Upper Tribunal (Immigration and asylum chamber), 2022-04-19, PA/13943/2018

Appeal NumberPA/13943/2018
Hearing Date10 March 2022
Published date04 May 2022
Date19 April 2022
StatusUnreported
CourtUpper Tribunal (Immigration and Asylum Chamber)

Appeal Number: PA/13943/2018


Upper Tribunal

(Immigration and Asylum Chamber) Appeal Number: PA/13943/2018



THE IMMIGRATION ACTS



Heard at Cardiff Civil Justice Centre

Decision & Reasons Promulgated

On the 10 March 2022

On the 19 April 2022





Before


UPPER TRIBUNAL JUDGE GRUBB


Between


M S

(ANONYMITY DIRECTION MADE)


Appellant

and


THE SECRETARY OF STATE FOR THE HOME DEPARTMENT


Respondent



Representation:


For the Appellant: Ms S Walker, instructed by Turpin & Miller, Solicitors

For the Respondent: Ms S Rushforth, Senior Home Office Presenting Officer



DECISION AND REASONS

  1. Pursuant to rule 14 of the Tribunal Procedure (Upper Tribunal) Rules 2008 (SI 2008/2698) I make an anonymity order. Unless the Upper Tribunal or court directs otherwise, no report of these proceedings shall directly or indirectly identify the appellant. This direction applies to both the appellant and to the respondent and a failure to comply with this direction could lead to contempt of court proceedings.

Introduction

  1. This is the decision of the Upper Tribunal (“UT”) remaking the decision in the appellant’s appeal following UTJ Kebede’s decision sent on 4 December 2020 that the First-tier Tribunal (“FtT”) had erred in law and to set aside its decision.

Background

  1. The appellant is a citizen of Iran of Kurdish ethnicity. He was born on 15 August 1989. He arrived in the United Kingdom clandestinely on 21 January 2006.

  2. On 25 January 2006, the appellant claimed asylum. He claimed that his uncle had been a fighter for the Kurdish Democratic Party of Iran (“KDPI”) who was killed in 1985. The appellant claimed that he had been involved in anti-government demonstrations in Iran on 3 October 2005 and that shortly after, he was informed that the Iranian authorities were looking for him. As a result, he went into hiding and on 1 January 2006 came to the UK.

EXERCISE INSTRUCTIONS:
1 - List every complete date (day, month and year) given in the Background section of the tribunal decision.
2 - Reproduce word for word the passage of the tribunal decision that begins at the words "DECISION AND REASONS" and stops after the words "aside its decision.".

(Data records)
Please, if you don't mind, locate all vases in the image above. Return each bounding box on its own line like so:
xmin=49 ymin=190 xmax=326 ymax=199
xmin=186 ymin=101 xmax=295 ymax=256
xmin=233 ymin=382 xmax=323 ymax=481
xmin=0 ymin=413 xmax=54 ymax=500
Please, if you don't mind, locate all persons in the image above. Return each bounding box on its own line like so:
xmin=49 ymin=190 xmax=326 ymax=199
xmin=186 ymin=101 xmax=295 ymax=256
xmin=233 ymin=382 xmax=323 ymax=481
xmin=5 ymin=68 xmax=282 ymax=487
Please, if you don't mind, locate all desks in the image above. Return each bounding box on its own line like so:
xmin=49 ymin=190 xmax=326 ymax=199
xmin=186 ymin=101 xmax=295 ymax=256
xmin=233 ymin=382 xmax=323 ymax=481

ANSWERS TO THIS EXERCISE:
1 -
15 August 1989
21 January 2006
25 January 2006
3 October 2005
1 January 2006

2 -
DECISION AND REASONS

  1. Pursuant to rule 14 of the Tribunal Procedure (Upper Tribunal) Rules 2008 (SI 2008/2698) I make an anonymity order. Unless the Upper Tribunal or court directs otherwise, no report of these proceedings shall directly or indirectly identify the appellant. This direction applies to both the appellant and to the respondent and a failure to comply with this direction could lead to contempt of court proceedings.

Introduction

  1. This is the decision of the Upper Tribunal (“UT”) remaking the decision in the appellant’s appeal following UTJ Kebede’s decision sent on 4 December 2020 that the First-tier Tribunal (“FtT”) had erred in law and to set aside its decision.